▸ Stated problem:
Copy the listing below word for word, beginning at the line containing "What is the distance from the shooting" and stopping after the line containing "Answer: (303,122) →". Include both of those lines and nothing outside them.

(Spatial relationship listing)
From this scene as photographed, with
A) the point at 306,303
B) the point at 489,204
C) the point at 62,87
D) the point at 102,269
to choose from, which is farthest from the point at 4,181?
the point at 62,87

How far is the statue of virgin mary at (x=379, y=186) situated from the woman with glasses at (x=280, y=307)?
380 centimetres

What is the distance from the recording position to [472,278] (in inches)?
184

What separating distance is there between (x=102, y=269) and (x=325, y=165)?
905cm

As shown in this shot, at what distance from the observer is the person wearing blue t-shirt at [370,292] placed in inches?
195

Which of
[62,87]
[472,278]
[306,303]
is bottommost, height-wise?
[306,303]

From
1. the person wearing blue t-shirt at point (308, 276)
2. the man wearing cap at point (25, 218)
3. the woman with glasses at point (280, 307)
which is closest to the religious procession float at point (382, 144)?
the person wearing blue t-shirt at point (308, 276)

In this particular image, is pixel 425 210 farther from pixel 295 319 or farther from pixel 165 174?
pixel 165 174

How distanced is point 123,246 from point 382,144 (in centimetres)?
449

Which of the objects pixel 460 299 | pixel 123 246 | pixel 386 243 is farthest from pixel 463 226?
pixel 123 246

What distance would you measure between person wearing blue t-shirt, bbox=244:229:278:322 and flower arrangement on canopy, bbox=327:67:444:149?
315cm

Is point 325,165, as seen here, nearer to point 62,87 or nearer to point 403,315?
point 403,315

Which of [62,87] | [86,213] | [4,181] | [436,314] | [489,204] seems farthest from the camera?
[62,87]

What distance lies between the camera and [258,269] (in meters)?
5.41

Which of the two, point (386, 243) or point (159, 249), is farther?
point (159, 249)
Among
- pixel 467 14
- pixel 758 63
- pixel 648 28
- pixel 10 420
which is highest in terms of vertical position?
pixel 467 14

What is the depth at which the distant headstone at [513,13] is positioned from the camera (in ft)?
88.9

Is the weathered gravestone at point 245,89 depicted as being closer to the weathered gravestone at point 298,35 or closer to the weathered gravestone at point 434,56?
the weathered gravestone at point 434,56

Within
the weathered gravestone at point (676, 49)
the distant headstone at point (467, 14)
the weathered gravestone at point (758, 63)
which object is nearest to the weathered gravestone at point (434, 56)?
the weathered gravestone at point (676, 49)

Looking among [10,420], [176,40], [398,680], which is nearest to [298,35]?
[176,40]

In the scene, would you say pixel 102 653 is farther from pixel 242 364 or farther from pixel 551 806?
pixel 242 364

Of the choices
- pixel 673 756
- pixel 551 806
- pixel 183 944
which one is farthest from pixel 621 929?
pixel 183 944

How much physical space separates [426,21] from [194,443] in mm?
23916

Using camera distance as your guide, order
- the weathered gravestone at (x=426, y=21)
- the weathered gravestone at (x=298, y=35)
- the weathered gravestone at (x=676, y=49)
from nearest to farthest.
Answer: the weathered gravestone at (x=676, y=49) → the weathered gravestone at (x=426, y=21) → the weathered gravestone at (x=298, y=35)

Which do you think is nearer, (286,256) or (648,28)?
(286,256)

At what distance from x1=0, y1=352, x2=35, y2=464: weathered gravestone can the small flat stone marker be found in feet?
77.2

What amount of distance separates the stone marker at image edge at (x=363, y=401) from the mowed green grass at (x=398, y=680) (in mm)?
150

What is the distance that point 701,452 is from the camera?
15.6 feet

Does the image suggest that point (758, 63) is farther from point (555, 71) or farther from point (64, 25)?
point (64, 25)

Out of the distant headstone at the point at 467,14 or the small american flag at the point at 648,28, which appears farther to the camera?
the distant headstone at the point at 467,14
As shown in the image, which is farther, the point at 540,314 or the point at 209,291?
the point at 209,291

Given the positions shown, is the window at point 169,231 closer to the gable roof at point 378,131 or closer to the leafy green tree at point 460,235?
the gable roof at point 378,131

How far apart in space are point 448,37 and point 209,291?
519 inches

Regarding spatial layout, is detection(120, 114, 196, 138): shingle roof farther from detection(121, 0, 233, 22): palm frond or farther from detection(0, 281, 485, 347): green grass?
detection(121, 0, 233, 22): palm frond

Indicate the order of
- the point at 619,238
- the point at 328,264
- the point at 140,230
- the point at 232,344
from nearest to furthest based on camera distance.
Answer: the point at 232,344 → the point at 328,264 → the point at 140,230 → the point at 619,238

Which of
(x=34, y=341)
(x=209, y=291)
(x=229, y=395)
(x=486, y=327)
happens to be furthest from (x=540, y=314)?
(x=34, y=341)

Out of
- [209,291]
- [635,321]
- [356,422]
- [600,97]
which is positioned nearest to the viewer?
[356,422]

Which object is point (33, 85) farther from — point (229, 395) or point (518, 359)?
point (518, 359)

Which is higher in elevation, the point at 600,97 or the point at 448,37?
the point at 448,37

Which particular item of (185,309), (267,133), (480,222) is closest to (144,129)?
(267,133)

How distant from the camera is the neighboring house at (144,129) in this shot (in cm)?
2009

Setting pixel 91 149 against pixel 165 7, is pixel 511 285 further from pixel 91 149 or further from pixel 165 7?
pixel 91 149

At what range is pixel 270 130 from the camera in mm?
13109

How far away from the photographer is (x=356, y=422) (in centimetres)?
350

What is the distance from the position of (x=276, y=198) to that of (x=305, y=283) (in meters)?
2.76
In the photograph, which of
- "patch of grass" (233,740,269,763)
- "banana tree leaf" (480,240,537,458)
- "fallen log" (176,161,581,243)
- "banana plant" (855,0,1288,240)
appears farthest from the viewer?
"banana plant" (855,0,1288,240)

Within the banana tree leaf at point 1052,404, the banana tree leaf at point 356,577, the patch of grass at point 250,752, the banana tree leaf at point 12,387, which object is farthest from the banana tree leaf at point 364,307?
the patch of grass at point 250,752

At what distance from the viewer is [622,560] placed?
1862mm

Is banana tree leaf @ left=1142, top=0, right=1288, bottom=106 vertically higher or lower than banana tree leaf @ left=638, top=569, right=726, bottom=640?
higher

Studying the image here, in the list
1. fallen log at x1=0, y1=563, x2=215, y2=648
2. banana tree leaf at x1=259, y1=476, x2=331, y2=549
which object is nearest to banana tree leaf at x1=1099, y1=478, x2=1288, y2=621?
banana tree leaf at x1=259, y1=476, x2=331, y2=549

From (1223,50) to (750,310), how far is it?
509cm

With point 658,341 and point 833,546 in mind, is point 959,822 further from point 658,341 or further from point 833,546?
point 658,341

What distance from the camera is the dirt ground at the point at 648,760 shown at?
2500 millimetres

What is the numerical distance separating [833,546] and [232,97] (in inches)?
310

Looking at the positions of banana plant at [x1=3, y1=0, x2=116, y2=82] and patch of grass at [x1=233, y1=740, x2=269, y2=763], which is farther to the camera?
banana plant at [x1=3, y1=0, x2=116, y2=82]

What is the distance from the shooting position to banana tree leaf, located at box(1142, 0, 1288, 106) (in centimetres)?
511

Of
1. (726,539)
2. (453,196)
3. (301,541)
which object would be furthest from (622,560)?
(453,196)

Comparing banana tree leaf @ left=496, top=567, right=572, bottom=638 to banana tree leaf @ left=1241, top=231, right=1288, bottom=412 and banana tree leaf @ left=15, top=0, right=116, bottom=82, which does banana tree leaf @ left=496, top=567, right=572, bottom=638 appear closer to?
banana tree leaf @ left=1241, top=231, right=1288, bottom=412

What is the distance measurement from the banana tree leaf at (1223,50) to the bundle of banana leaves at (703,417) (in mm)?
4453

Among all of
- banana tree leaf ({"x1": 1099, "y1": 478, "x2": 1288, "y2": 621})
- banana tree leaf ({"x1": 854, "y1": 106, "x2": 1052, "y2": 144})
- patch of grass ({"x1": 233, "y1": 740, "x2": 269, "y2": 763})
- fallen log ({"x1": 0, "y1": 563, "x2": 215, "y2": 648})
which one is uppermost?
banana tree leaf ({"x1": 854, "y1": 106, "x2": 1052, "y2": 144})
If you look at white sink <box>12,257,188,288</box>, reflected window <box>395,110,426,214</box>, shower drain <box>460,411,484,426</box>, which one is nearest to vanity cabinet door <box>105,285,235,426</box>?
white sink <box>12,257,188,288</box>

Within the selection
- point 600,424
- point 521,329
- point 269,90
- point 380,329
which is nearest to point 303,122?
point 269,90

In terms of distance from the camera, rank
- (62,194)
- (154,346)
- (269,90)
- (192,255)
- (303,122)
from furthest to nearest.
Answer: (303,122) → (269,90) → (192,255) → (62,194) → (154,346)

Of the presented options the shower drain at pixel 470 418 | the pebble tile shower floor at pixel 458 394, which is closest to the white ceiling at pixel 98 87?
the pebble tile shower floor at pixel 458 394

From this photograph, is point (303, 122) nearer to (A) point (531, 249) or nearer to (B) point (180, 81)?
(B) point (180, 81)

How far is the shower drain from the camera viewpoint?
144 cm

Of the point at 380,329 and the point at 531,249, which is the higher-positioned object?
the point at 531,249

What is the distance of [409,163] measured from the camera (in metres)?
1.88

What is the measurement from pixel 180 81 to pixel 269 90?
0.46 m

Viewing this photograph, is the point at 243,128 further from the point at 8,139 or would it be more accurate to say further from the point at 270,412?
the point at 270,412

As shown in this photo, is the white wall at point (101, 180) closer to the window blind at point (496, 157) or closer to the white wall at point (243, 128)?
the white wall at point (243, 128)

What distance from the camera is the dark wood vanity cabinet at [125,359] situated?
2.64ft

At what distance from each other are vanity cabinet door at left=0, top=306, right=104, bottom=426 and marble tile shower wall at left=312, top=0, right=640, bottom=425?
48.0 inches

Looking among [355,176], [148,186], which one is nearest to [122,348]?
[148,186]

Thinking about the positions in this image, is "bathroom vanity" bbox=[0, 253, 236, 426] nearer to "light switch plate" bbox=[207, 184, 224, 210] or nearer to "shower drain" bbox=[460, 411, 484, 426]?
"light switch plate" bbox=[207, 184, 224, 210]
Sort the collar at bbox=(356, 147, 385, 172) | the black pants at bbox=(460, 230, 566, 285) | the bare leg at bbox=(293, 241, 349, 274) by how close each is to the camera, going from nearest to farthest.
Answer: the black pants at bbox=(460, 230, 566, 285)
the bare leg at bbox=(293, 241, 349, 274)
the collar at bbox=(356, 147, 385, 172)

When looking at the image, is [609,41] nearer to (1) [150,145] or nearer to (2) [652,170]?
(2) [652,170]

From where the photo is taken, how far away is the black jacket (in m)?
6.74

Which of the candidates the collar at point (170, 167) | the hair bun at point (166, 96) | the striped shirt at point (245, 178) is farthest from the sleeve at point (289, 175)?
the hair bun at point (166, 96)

▸ Problem solution:
What is the distance from the shooting position to banana tree leaf, located at box(1142, 0, 1288, 106) (in centimetres)?
511

Of
1. (726,539)
2. (453,196)
3. (301,541)
which object would be furthest from (622,560)?
(453,196)

Comparing banana tree leaf @ left=496, top=567, right=572, bottom=638 to banana tree leaf @ left=1241, top=231, right=1288, bottom=412 and banana tree leaf @ left=15, top=0, right=116, bottom=82, which does banana tree leaf @ left=496, top=567, right=572, bottom=638 appear closer to?
banana tree leaf @ left=1241, top=231, right=1288, bottom=412

What is the distance measurement from the banana tree leaf at (1223,50) to the bundle of banana leaves at (703,417) (in mm)?
4453

Among all of
- banana tree leaf ({"x1": 1099, "y1": 478, "x2": 1288, "y2": 621})
- banana tree leaf ({"x1": 854, "y1": 106, "x2": 1052, "y2": 144})
- patch of grass ({"x1": 233, "y1": 740, "x2": 269, "y2": 763})
- fallen log ({"x1": 0, "y1": 563, "x2": 215, "y2": 648})
which one is uppermost?
banana tree leaf ({"x1": 854, "y1": 106, "x2": 1052, "y2": 144})
If you look at white sink <box>12,257,188,288</box>, reflected window <box>395,110,426,214</box>, shower drain <box>460,411,484,426</box>, which one is nearest to vanity cabinet door <box>105,285,235,426</box>?
white sink <box>12,257,188,288</box>

Within the selection
- point 600,424
- point 521,329
- point 269,90
- point 380,329
which is nearest to point 303,122?
point 269,90

In terms of distance from the camera, rank
- (62,194)
- (154,346)
- (269,90)
- (192,255)
- (303,122)
from furthest to nearest.
Answer: (303,122) → (269,90) → (192,255) → (62,194) → (154,346)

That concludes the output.